Reproduce each entry exactly, so that everything except the pictures is carried over.

• • •

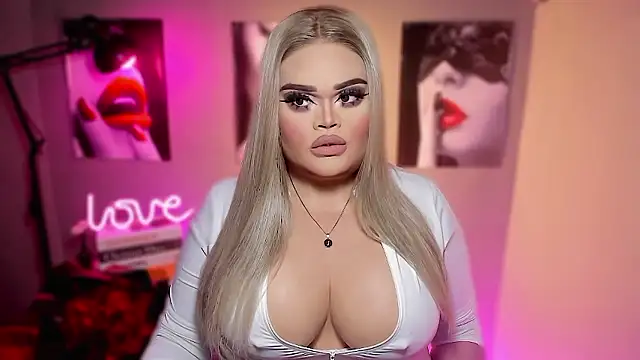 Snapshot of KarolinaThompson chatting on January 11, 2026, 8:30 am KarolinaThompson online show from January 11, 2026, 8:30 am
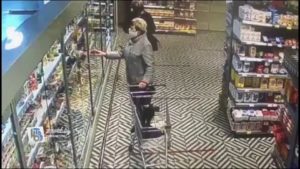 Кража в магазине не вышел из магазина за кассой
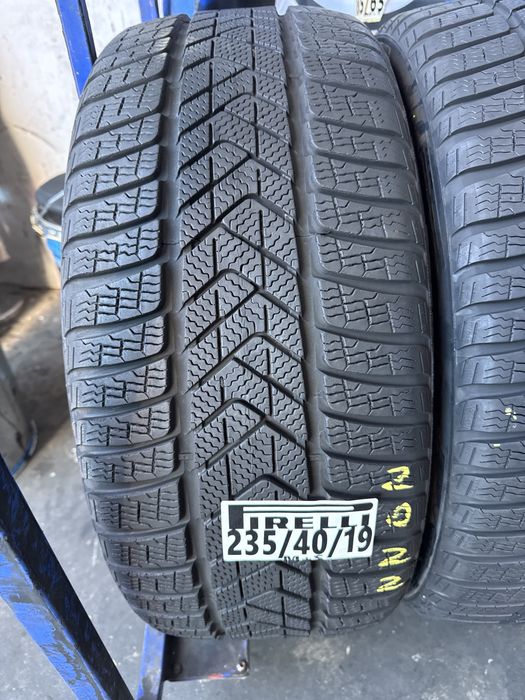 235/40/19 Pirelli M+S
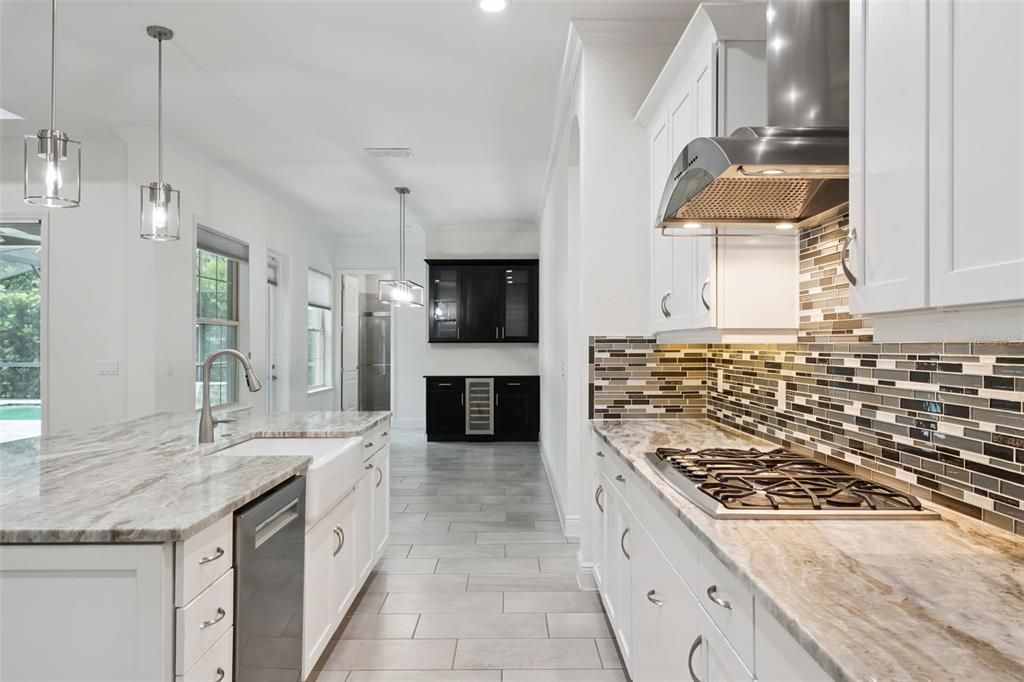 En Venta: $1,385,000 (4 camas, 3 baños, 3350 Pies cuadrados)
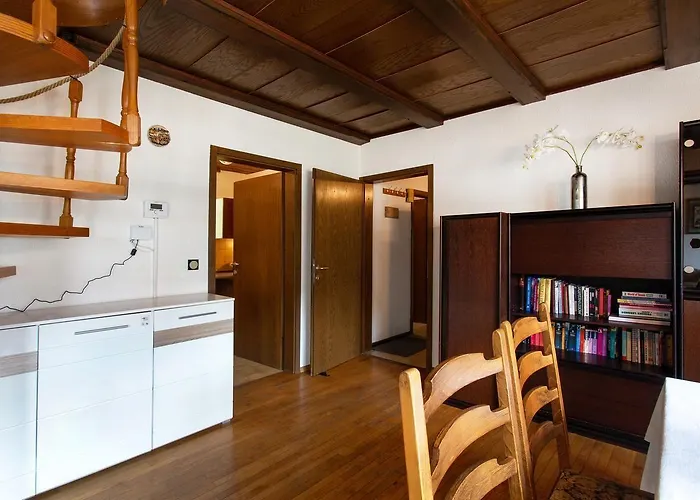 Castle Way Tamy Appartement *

• • •

• Solution for this exercise
 Snapshot of KarolinaThompson chatting on January 11, 2026, 8:30 am KarolinaThompson online show from January 11, 2026, 8:30 am
 Кража в магазине не вышел из магазина за кассой
 235/40/19 Pirelli M+S
 En Venta: $1,385,000 (4 camas, 3 baños, 3350 Pies cuadrados)
 Castle Way Tamy Appartement *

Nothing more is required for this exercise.